You know, the home that still has a mortgage and a roof that needs replacing. The home that had a 15-year-old water heater give up the ghost last weekend (ironically while I was away from home) and left wet carpeting in two rooms as it’s farewell address. The end result being a plumber’s visit equal to another month’s mortgage payment. Flooring may or may not be salvaged.
But you get the drift, right? The majority of any travels for this guy, outside of this zip code, are few and far between.
So long ago, I decided if I was going to create any images worth looking at I’d better get creative. And so I used the locations and things I see everyday as my subjects. And the challenge of making them look like they could be in one of those exotic spots I’d love to have my passport stamped, makes it fun while I fix the gate latch or wash the car.
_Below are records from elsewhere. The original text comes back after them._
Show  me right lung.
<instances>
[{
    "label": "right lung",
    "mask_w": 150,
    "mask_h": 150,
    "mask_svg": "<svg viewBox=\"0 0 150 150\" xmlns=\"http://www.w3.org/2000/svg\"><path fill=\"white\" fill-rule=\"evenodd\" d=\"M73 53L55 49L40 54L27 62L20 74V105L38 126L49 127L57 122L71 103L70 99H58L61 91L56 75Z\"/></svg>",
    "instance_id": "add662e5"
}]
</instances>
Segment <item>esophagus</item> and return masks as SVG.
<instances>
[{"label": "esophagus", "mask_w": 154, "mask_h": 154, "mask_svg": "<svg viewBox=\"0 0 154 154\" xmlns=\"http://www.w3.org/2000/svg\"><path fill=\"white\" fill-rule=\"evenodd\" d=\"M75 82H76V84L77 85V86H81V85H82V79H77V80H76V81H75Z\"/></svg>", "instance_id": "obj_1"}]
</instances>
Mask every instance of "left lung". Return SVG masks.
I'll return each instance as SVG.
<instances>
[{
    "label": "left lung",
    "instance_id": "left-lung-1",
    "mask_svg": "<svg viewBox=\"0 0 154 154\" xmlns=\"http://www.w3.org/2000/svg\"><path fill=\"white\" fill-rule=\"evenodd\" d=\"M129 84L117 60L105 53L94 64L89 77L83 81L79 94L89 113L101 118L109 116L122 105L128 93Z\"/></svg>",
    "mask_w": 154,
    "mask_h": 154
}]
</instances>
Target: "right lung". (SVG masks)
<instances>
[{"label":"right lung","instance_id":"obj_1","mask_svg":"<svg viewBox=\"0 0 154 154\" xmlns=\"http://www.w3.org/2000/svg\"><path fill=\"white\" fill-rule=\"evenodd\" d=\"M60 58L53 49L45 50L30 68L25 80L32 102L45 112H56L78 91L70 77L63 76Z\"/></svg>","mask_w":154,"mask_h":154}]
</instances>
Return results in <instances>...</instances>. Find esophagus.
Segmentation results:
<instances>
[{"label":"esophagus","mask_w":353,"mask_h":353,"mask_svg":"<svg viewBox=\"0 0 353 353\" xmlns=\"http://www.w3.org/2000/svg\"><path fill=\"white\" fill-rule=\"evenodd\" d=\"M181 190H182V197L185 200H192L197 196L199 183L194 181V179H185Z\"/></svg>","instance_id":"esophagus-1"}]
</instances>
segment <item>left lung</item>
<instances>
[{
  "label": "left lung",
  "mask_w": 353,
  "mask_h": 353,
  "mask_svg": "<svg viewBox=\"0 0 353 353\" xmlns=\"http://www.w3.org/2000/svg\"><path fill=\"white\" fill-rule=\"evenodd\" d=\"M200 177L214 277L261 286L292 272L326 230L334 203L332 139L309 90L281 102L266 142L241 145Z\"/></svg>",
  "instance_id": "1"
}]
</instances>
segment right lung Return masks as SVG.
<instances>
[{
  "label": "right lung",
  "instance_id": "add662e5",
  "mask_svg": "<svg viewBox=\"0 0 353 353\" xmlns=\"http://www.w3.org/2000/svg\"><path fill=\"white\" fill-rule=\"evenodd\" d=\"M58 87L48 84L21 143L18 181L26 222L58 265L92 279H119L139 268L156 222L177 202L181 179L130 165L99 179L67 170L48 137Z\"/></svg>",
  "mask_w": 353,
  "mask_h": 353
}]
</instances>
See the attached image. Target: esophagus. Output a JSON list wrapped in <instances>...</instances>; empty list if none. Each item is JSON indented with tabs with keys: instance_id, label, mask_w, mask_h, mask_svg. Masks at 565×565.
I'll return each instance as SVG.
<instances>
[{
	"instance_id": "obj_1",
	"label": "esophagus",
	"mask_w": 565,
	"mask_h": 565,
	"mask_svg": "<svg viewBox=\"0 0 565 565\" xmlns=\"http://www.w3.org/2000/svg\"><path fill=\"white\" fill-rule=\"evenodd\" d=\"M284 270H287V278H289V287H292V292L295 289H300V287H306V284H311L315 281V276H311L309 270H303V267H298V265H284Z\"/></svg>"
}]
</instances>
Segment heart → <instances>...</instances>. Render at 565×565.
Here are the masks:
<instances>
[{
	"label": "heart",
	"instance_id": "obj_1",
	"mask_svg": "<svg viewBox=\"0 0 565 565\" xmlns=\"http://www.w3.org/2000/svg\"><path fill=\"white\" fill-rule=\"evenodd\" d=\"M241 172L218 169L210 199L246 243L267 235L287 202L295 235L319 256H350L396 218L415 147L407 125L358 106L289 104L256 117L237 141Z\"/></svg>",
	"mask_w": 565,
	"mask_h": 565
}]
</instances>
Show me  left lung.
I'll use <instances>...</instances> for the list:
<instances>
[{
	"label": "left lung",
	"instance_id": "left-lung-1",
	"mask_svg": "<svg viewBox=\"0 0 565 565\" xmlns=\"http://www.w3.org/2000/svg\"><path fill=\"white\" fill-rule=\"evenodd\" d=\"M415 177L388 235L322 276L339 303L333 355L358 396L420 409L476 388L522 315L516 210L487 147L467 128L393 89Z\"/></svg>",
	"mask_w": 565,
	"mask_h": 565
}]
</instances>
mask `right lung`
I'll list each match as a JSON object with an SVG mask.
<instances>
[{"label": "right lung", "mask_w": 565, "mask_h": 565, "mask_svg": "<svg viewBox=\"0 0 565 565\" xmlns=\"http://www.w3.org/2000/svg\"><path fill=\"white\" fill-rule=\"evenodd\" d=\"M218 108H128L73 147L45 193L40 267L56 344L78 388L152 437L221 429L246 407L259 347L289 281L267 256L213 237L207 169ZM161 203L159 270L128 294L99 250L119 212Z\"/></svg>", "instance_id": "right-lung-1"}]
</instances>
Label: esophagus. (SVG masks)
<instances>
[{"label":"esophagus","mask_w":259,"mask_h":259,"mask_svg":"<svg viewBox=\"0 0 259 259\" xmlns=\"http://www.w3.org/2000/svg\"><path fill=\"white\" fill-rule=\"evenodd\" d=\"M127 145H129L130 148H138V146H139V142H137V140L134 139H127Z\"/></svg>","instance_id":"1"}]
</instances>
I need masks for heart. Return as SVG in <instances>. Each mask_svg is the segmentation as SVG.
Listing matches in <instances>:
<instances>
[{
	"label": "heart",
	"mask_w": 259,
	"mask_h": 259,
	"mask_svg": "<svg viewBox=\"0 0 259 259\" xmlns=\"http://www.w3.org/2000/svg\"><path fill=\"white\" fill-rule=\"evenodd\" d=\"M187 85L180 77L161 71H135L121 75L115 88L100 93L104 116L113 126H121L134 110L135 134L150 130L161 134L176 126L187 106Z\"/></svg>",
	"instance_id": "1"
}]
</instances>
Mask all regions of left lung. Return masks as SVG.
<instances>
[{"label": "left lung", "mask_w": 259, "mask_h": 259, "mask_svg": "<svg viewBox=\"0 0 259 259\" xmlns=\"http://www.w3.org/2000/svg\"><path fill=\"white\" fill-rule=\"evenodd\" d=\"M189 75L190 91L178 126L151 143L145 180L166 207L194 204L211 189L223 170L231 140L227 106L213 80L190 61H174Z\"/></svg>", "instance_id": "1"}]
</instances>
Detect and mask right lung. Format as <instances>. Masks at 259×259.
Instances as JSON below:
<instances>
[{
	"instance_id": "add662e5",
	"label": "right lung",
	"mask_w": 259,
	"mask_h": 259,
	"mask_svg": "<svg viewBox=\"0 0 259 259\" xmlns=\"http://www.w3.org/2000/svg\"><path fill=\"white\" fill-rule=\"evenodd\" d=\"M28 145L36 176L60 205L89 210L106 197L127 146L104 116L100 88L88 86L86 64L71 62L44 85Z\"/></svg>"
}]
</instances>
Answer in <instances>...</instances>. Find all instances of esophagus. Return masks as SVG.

More recently, we’ve made friends with several couples who all enjoy camping in Vintage Travel Trailers. We do not have a “Vintage” Trailer, ourselves. But I have managed to become the “Guy Who Shoots Them” and have fallen in with these enthusiasts.
It’s a good fit. Besides the trailers and all the stuff that goes with them(and believe me, there’s more stuff than you could ever imagine). We’re all within the same Generation, or so. Most are empty-nesters or close to it. All travel without kids (if you don’t count dogs). So it’s always a good time to be had by all when we gather together.
One of the vaguely related activities most such gatherings seem generate is the need to visit as many Thrift Store and Antique Shops as can be found in the vicinity of the camp.
Now, by my count, there’s approximately 4 or 5 distinct reasons (excuses) for going to these places. For the record, I rarely if ever go to these kind of places on my own. So I have no reasons. But my wife does and so I know most of her reasons. But on these Vintage Trailer Safaris it’s mostly inspired by the womenfolk. The guys follow. Not that they are exempt from actually buying anything. But we tend to focus more on useable things or at least something we know we might resell at a profit. And we can help get the larger things into the back of our trucks when needed.
The girls are more likely to be hunting for things to use in craft projects or decorating and it’s upscale friend, accessorizing and do all of those with equal zeal.
My first time doing this with this group was a couple months ago and I made it through a whole weekend and dozens of shops without buying anything. I did get some fun shots with my phone’s camera.
So this time out I brought a real camera and found a lot of the shops with lots and lots of little still life set-ups in little niches in their shops where a consignment seller would set up their wares in interesting scenes. This time of year the universal theme is Christmas. But the idea is still the same. They go to great lengths to collect related things that go together nicely in these small scenes. And I can shoot them for free.
A couple of tricks I’ve learned thus far is…
- A Moderately wide lens will help in what often is tight quarters. Needless to say the-faster-the-better too. In this case I used an Olympus M. Zuiko Digital ED 12mm
- Fell free to move stuff to make the scene work for you. Careful there big fella. “You-broke-it-you-bought-it” still applies. Pay attention to price tags and stickers. You can clone a lot of them out of the shot. But it’s so much easier to edit if they are tucked away out of the shot.
- If you’re using available lighting, there’s often a mix of Incandescent and Fluorescent so you may have to play with your white balance. You also might need a tripod unless you’re willing to turn up your ISO.
- Go during off-peak times and days. Keeps people out of your shots.
At the very least, this gives me something to do while my wife and her gang do the serious shopping.
And that is just one of my cheap thrills and substitutes for “REAL” Travel photography. There’s are many others and we’ll share them in upcoming posts.